Transformers learning to learn (meta-learning): https://openreview.net/forum?id=t6tA-KB4dO


Not quite. This is a technique for generating new training data by inserting API calls in existing sentences, and filtering out API calls that don't help the network predict the complete sentence.

An example from the paper:

The training data includes the sentence: "Pittsburgh is also known as the Steel City."

They generate candidates including:

Pittsburgh is also known as [QA(What other name is Pittsburgh known by? → Steel City)] the Steel City.

Pittsburgh is also known as [QA(Which country is Pittsburgh in? → United States)] the Steel City.

Then they add the first sentence to the training data because its response is useful, and ignore the second because its response is not useful.

That allows them to generate enough training data with API calls to train a network that uses API calls when responding to future requests.


This is what Wolfram asked for, but he wanted a monopoly on the "tools" https://writings.stephenwolfram.com/2023/01/wolframalpha-as-...


He got his wishes granted (but not the monopoly), there is an tool to call Wolfram Alpha in langchain's agents:

https://colab.research.google.com/drive/1AAyEdTz-Z6ShKvewbt1...


I was waiting for a proof of concept like this! IMHO the next-wave of GPT-3 productization will involve mapping problem and solution domains to a text-based intermediary format so that GPT-3's generalization abilities can be applied to these problems.

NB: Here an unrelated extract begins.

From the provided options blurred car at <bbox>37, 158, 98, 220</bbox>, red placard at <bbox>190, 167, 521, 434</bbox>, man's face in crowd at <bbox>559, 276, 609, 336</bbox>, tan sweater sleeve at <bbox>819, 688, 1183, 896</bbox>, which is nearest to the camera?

Can you give an example of what you’re thinking about?


Have they try modeling around reward system? The basis of intelligence of living things are what's required in order to survive. There has to be some ways to punish the models with some kind of death equivalent.


For people wanting to play with that: this is very close to langchain's agents system (their documentation has a very impressive demo using both a calculator and Google searches as tools available to a language model).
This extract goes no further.